New York Mayor Bill de Blasio (D) called Tuesday for an investigation into the dismissal of an Amazon worker who was fired after organizing a walkout from a Staten Island warehouse.
“The allegation is because he spoke up for the safety of his fellow workers, he was fired. I have ordered the city’s Commission on Human Rights to investigate Amazon immediately to determine if that’s true,” de Blasio said in a Tuesday press conference. “If so, that would be a violation of our city human rights law, and we would act on it immediately.”
Chris Smalls was fired Monday after leading the protest in response to the company keeping the facility open after a worker tested positive for the novel coronavirus. Amazon has said Smalls was fired for coming on-site after being told to stay home due to potential contact with a person who had tested positive.
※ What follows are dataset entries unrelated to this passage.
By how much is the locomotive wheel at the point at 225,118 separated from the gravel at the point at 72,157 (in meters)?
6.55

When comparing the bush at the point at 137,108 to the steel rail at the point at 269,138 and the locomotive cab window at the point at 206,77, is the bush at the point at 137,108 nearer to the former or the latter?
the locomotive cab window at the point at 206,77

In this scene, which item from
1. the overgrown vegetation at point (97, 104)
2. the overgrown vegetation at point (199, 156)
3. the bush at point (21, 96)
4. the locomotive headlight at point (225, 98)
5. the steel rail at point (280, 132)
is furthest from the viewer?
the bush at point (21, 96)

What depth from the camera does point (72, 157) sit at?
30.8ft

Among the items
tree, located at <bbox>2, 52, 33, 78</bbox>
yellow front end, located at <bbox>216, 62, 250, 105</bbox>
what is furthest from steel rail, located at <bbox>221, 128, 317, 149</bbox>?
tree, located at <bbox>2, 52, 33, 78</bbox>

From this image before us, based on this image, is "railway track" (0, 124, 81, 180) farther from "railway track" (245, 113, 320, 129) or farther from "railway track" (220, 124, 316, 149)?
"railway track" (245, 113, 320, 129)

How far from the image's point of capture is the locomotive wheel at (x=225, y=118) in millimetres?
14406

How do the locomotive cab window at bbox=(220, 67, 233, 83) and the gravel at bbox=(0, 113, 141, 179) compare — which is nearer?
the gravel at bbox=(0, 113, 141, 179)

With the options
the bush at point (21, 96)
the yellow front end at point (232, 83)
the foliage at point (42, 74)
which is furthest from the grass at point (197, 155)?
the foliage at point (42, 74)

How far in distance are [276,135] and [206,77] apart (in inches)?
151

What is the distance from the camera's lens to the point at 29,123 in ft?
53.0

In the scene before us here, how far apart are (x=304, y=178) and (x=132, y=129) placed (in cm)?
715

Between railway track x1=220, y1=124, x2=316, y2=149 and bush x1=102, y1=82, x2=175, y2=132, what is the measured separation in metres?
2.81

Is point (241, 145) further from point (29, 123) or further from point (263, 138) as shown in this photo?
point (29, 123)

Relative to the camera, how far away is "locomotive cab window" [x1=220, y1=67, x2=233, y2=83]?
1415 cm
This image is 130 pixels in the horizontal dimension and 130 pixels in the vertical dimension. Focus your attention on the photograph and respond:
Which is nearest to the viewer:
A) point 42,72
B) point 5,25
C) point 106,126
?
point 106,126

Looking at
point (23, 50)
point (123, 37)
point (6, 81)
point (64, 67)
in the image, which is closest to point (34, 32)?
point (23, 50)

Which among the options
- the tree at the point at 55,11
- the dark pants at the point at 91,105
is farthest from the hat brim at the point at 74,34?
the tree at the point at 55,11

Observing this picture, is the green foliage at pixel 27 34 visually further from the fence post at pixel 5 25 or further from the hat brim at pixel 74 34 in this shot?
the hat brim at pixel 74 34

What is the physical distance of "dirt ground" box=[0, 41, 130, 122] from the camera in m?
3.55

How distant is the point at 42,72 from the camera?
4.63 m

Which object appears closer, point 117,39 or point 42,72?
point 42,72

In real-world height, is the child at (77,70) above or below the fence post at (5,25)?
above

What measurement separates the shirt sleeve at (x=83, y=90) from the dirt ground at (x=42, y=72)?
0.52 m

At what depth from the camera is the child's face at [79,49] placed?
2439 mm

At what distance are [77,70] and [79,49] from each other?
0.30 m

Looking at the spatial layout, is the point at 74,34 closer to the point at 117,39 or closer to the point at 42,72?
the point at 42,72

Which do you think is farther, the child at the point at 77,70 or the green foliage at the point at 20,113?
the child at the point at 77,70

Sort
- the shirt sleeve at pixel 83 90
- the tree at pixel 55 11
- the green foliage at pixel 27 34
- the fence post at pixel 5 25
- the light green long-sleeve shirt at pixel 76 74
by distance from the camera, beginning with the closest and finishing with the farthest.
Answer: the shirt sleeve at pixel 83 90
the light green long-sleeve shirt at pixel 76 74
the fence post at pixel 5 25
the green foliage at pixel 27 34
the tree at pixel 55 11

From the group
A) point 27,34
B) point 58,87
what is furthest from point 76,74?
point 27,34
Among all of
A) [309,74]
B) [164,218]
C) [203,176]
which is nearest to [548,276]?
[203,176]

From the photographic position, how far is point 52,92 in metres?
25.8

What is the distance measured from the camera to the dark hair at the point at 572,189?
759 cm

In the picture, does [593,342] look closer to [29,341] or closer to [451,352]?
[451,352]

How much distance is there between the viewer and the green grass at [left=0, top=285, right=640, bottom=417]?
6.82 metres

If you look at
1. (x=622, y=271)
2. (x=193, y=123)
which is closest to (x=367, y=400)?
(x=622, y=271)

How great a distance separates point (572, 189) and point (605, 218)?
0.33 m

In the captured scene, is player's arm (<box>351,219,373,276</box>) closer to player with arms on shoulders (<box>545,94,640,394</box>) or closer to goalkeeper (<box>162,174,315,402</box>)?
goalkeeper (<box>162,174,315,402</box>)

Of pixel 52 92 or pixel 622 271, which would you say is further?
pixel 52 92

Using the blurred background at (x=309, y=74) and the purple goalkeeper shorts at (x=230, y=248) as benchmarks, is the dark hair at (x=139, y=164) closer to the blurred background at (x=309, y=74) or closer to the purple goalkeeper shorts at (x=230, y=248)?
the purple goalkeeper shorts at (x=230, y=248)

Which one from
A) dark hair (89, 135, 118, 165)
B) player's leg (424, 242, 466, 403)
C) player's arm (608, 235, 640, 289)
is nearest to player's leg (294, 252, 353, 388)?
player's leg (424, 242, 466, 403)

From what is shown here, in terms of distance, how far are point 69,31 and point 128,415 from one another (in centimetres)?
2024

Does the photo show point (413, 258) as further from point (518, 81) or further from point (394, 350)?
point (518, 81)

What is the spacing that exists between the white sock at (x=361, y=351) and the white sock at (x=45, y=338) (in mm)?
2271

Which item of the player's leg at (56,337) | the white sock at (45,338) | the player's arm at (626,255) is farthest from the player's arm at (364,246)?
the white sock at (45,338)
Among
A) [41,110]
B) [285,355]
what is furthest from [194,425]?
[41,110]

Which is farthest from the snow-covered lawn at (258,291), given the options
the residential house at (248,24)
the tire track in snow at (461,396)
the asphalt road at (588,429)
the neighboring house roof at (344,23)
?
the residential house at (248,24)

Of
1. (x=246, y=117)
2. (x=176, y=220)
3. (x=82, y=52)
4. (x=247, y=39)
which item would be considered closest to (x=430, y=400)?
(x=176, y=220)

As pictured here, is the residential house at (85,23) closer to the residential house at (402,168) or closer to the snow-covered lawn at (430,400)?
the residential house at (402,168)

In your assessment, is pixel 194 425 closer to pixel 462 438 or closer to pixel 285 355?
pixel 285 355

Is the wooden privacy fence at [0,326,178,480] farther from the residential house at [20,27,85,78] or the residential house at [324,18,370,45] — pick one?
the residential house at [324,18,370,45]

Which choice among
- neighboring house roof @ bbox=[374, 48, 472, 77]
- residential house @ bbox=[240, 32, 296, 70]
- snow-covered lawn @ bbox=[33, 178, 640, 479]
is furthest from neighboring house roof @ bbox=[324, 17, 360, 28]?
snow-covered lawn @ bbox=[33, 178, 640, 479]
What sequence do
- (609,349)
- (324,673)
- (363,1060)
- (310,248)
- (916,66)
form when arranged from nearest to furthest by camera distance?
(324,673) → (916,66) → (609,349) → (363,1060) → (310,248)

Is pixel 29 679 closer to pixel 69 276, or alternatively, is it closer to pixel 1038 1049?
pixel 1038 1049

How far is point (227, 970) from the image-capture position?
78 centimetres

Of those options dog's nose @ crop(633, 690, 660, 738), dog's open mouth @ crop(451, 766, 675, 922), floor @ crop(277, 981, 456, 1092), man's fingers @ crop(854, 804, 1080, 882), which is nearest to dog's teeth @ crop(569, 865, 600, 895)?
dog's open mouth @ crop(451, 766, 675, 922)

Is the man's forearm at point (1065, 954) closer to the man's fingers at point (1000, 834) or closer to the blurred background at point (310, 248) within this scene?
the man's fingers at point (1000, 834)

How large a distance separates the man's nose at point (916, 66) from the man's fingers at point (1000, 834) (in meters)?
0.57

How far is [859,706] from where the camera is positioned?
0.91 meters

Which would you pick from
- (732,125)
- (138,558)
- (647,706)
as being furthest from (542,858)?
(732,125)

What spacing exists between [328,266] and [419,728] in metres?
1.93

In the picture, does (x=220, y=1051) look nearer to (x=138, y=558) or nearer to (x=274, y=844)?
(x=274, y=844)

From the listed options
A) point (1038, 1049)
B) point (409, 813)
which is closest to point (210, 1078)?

Smalls has denied statements by Amazon that he was fired after repeated warnings to adhere to social distancing claims.
“You’re supposed to get a verbal warning, you’re supposed to get documentation and then it goes to a write up, and then it goes to a termination. So how do you skip all three processes and go right for a termination?” he said to ABC News. “I’ve been there five years. I know how it goes. So for them to even say that is just ridiculous.”
New York Attorney General Letitia James (D) has also called for an investigation into Smalls’s firing, saying Tuesday, “It is disgraceful that Amazon would terminate an employee who bravely stood up to protect himself and his colleagues.”
“At the height of a global pandemic, Chris Smalls and his colleagues publicly protested the lack of precautions that Amazon was taking to protect them from COVID-19,” James added in a statement.